Nothing past the line containing "common name: kea" belongs in the output. Copy exactly every line of the data below from the first up to and including it.

--*--

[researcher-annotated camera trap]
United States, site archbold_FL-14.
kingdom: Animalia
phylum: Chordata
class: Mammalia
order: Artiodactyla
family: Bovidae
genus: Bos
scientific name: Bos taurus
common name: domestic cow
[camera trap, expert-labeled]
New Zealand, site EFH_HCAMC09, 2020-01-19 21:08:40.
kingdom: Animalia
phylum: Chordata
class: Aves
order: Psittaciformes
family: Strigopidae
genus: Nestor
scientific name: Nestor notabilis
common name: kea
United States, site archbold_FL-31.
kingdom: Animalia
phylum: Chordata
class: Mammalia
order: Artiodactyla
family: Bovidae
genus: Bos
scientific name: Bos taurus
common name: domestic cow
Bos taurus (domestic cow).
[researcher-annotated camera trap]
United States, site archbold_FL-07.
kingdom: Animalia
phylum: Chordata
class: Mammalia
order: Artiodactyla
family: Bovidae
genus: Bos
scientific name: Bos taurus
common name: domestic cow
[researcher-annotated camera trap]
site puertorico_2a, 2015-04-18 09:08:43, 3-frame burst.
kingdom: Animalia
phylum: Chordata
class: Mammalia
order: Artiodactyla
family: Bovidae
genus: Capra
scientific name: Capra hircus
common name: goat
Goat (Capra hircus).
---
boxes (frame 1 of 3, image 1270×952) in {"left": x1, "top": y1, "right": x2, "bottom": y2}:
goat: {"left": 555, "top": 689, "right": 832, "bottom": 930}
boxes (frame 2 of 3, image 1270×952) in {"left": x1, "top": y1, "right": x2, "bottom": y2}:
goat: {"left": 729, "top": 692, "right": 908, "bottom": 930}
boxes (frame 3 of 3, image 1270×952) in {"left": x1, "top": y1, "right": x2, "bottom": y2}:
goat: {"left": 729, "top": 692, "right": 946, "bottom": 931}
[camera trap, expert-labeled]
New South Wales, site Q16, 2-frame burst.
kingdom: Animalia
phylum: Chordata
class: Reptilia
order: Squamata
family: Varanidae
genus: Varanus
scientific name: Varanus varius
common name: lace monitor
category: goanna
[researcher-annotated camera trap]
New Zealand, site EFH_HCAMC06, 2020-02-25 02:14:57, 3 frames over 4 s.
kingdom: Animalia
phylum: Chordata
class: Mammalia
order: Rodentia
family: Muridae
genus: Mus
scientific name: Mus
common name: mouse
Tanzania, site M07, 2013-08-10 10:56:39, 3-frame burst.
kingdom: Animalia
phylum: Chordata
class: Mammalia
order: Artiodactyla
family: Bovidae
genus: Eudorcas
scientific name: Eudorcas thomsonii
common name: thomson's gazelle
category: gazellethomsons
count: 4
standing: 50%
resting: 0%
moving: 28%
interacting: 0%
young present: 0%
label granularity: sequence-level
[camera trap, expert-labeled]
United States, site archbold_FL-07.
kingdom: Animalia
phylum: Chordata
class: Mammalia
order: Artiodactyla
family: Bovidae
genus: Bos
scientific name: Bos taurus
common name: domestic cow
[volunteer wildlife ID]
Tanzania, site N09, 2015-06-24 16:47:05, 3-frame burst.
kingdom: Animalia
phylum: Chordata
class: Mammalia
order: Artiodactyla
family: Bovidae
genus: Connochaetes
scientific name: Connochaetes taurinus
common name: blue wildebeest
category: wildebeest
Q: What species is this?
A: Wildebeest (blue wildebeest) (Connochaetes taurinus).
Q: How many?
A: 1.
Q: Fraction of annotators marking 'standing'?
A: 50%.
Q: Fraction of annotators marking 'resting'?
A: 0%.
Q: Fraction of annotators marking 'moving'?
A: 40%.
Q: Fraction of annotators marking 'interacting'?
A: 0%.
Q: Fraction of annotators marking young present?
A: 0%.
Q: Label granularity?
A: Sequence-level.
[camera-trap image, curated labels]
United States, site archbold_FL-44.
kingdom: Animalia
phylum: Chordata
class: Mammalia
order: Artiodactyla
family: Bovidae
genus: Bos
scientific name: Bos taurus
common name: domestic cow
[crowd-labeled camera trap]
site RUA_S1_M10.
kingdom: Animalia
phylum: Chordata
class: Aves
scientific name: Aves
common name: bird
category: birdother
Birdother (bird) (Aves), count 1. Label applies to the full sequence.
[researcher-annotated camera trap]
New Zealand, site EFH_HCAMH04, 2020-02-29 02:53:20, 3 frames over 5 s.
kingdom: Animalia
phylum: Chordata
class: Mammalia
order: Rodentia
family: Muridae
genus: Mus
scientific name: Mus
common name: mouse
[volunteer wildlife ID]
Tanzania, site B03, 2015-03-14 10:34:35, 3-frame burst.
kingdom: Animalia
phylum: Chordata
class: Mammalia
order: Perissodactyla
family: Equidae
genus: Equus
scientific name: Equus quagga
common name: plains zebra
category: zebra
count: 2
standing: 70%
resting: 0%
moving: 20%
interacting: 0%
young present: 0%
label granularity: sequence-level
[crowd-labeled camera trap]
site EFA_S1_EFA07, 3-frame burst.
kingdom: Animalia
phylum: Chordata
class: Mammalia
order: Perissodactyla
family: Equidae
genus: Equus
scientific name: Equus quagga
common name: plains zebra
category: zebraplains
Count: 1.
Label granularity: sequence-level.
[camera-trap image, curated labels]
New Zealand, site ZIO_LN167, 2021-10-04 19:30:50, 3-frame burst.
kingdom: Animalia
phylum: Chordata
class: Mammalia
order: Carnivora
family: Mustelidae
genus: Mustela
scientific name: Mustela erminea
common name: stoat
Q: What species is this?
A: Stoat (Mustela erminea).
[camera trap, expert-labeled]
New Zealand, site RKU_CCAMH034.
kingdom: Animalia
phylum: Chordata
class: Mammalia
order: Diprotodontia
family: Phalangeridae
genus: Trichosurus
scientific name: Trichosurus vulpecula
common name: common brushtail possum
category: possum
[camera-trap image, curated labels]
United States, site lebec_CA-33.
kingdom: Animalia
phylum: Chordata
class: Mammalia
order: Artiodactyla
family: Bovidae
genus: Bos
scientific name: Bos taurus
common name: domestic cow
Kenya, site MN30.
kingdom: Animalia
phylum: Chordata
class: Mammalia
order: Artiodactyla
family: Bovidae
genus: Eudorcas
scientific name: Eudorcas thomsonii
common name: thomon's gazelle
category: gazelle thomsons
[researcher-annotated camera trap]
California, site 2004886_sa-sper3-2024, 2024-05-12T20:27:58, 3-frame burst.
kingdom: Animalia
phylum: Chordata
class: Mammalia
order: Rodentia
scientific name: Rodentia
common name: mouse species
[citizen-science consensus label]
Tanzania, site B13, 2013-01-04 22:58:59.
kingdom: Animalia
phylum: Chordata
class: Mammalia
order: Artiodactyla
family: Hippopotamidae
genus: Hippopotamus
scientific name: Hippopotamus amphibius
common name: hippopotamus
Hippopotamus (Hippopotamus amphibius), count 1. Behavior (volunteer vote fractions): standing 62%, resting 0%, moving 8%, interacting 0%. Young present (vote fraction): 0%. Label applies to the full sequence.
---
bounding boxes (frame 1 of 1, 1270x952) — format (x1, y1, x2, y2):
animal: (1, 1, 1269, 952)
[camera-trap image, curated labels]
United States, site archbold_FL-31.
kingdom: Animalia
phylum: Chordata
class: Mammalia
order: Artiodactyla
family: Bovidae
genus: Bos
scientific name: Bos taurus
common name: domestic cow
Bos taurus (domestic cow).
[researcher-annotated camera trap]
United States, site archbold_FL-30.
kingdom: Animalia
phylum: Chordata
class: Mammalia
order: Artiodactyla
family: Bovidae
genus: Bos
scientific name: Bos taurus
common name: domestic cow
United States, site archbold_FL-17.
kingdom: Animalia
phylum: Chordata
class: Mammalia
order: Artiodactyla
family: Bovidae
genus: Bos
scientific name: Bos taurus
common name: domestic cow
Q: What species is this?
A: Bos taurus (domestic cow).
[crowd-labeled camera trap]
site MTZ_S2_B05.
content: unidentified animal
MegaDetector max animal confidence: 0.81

--*--

▶ [Task response]
[researcher-annotated camera trap]
United States, site archbold_FL-14.
kingdom: Animalia
phylum: Chordata
class: Mammalia
order: Artiodactyla
family: Bovidae
genus: Bos
scientific name: Bos taurus
common name: domestic cow
[camera trap, expert-labeled]
New Zealand, site EFH_HCAMC09, 2020-01-19 21:08:40.
kingdom: Animalia
phylum: Chordata
class: Aves
order: Psittaciformes
family: Strigopidae
genus: Nestor
scientific name: Nestor notabilis
common name: kea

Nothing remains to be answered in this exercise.